A faithful copy of all the entries is required, with no pictures in it.

====

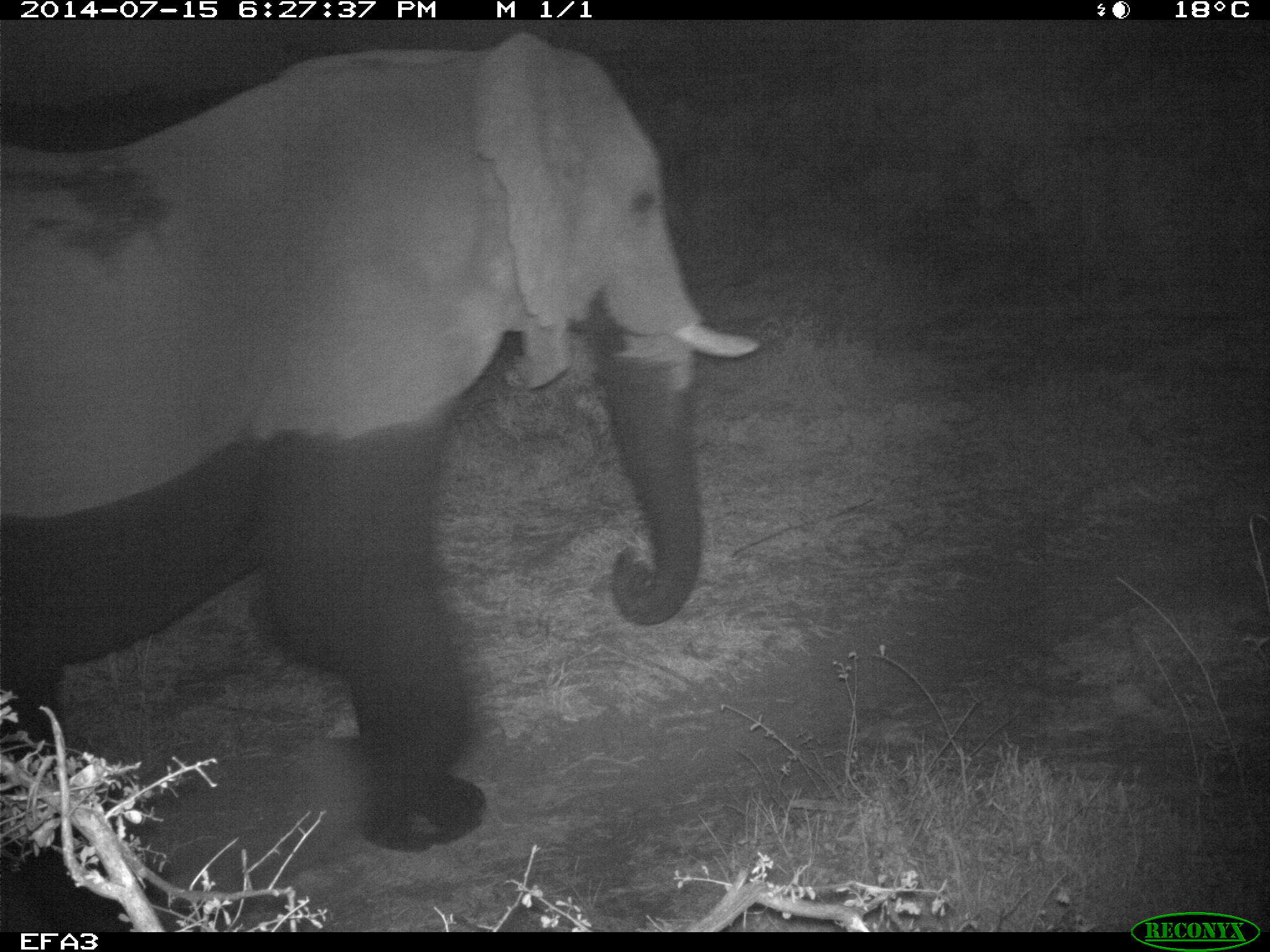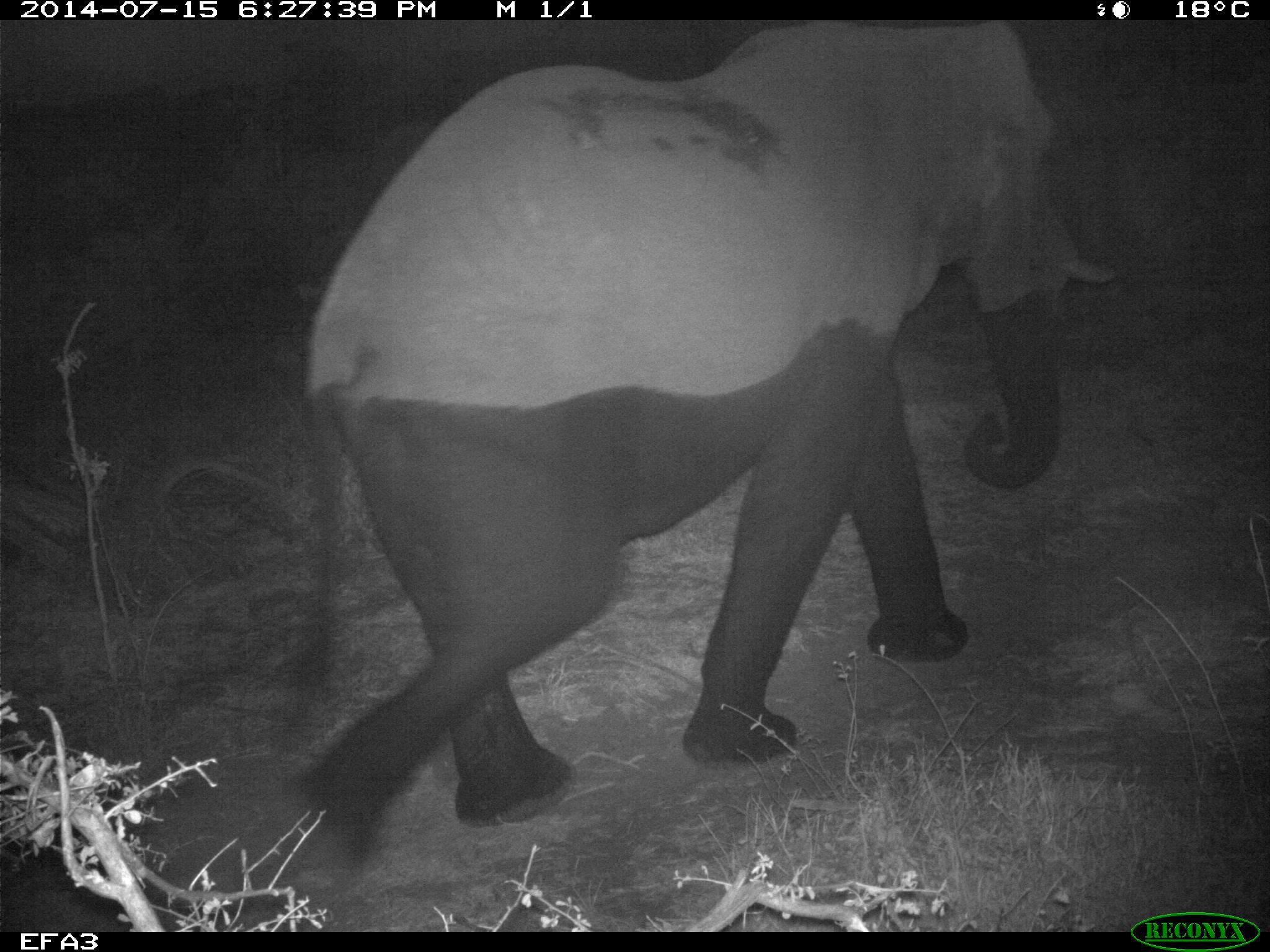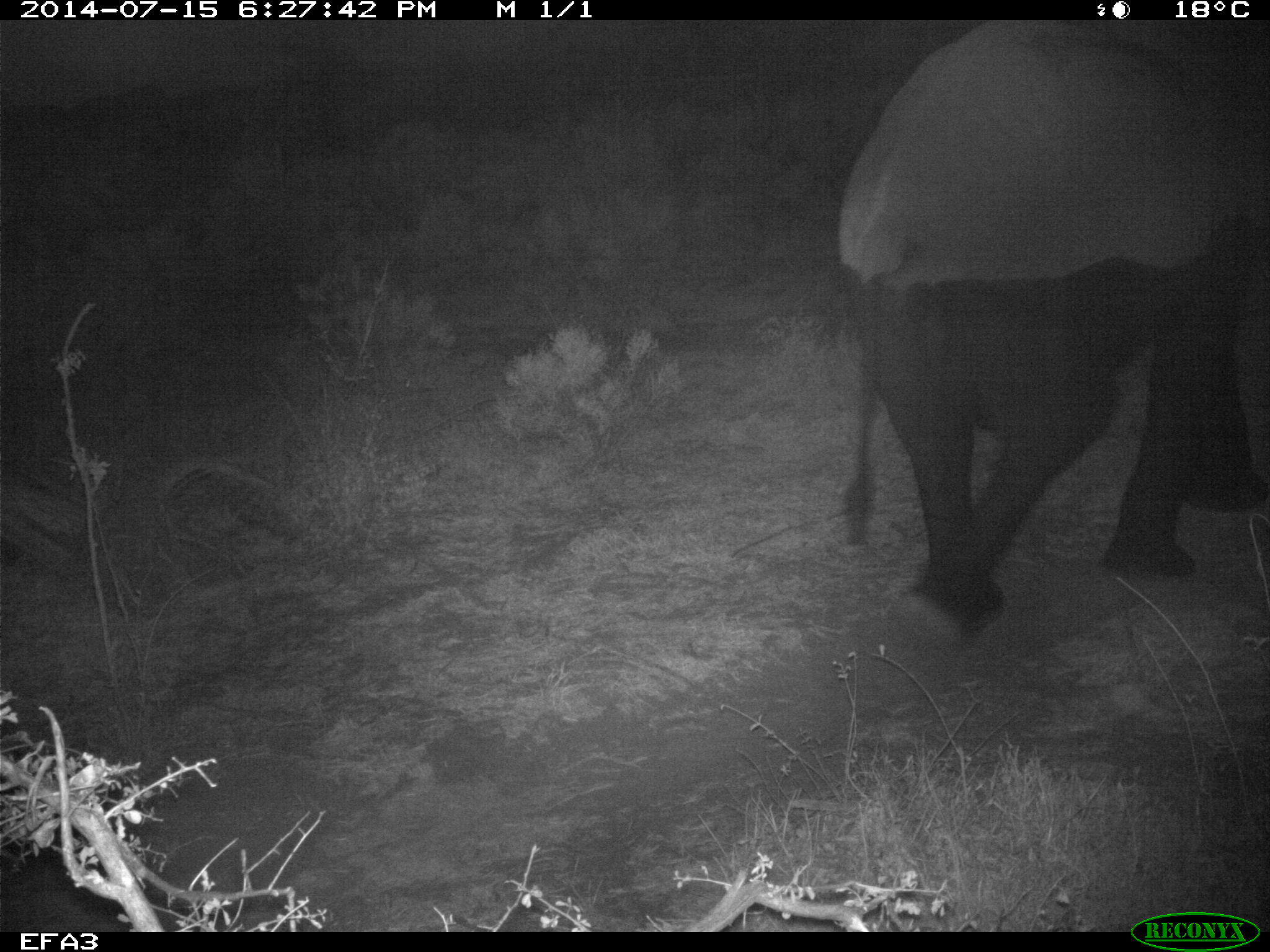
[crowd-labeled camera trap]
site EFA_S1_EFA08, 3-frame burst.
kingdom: Animalia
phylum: Chordata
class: Mammalia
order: Proboscidea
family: Elephantidae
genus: Loxodonta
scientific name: Loxodonta africana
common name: african bush elephant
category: elephant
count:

====

RESPONSE FOR THIS EXERCISE -
[crowd-labeled camera trap]
site EFA_S1_EFA08, 3-frame burst.
kingdom: Animalia
phylum: Chordata
class: Mammalia
order: Proboscidea
family: Elephantidae
genus: Loxodonta
scientific name: Loxodonta africana
common name: african bush elephant
category: elephant
count:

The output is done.